# Does Yao want to stay in Houston?



## HeinzGuderian (Jun 29, 2004)

I am a little nervous about the day when we are going to need to re-sign Yao Ming. Two years away, isnt it? I read a report somewhere that said he didnt want to resign with Houston, and despite the zero credibility "a report somewhere" has, I am an anxious paranoid person, so it worries me. There are several other teams out there that will be gunning for him, I know that much. So is he happy with where he is and the direction that managment is taking the team? What does he think about the recent mcgrady trade?


----------



## Yao Mania (Aug 4, 2003)

1) Yao will be a RFA first of all, so as long as we can offer him the max there's no way he can go anywhere else.
2) Yao is not Shaq, T-Mac, Kobe, Vince, Francis, etc... he doesn't complain about a bad situation. Just look has his dedication to Chinese basketball, and everything else everyone asks of him. Houston has treated Yao very well since his arrival, so I see no reason why Yao would be unhappy.
3) Yao's #1 motivation to play in the NBA is to simply play with and against the best in the world. Sure, a championship would be nice, but he's not gonna turn his back on a team just for an opportunity at a ring, that's not how he is. 

There's no way in hell that Houston will let Yao go, and there's no reason why Yao would want to go, so yes, you're just being a lil' paranoid.


----------



## The_Franchise (Mar 30, 2003)

Houston is a great fit for Yao, and he'll probably be a Rocket for the next 6-8 years. I know some GS fans think that he wants to be around the huge Chinese population there, but it's not as if Houston doesn't have a large Chinese population, we have our own Chinatown (Bellair) and about 50 billboards with his face on it.

No worries.


----------



## MightyReds2020 (Jul 19, 2002)

Eh, team performance in next couple of years will be the deciding factor on Yao's decision, not Chinese population.


----------



## pErSiSt (Jul 16, 2004)

> Originally posted by <b>Yao Mania</b>!
> 1) Yao will be a RFA first of all, so as long as we can offer him the max there's no way he can go anywhere else.
> 2) Yao is not Shaq, T-Mac, Kobe, Vince, Francis, etc... he doesn't complain about a bad situation. Just look has his dedication to Chinese basketball, and everything else everyone asks of him. Houston has treated Yao very well since his arrival, so I see no reason why Yao would be unhappy.

□ □ □ □ □

What is needed:
Rewrite the forum thread about Yao staying in Houston, starting with "# Does Yao want" and going on through "recent mcgrady trade?", and put "deal" in place of "trade". The material after this point comes from a separate source.

Data provided:
□ □ □ □ □

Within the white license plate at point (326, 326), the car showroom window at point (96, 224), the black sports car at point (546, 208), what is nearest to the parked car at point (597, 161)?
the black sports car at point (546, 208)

□ □ □ □ □

Correct response:
# Does Yao want to stay in Houston?



## HeinzGuderian (Jun 29, 2004)

I am a little nervous about the day when we are going to need to re-sign Yao Ming. Two years away, isnt it? I read a report somewhere that said he didnt want to resign with Houston, and despite the zero credibility "a report somewhere" has, I am an anxious paranoid person, so it worries me. There are several other teams out there that will be gunning for him, I know that much. So is he happy with where he is and the direction that managment is taking the team? What does he think about the recent mcgrady deal?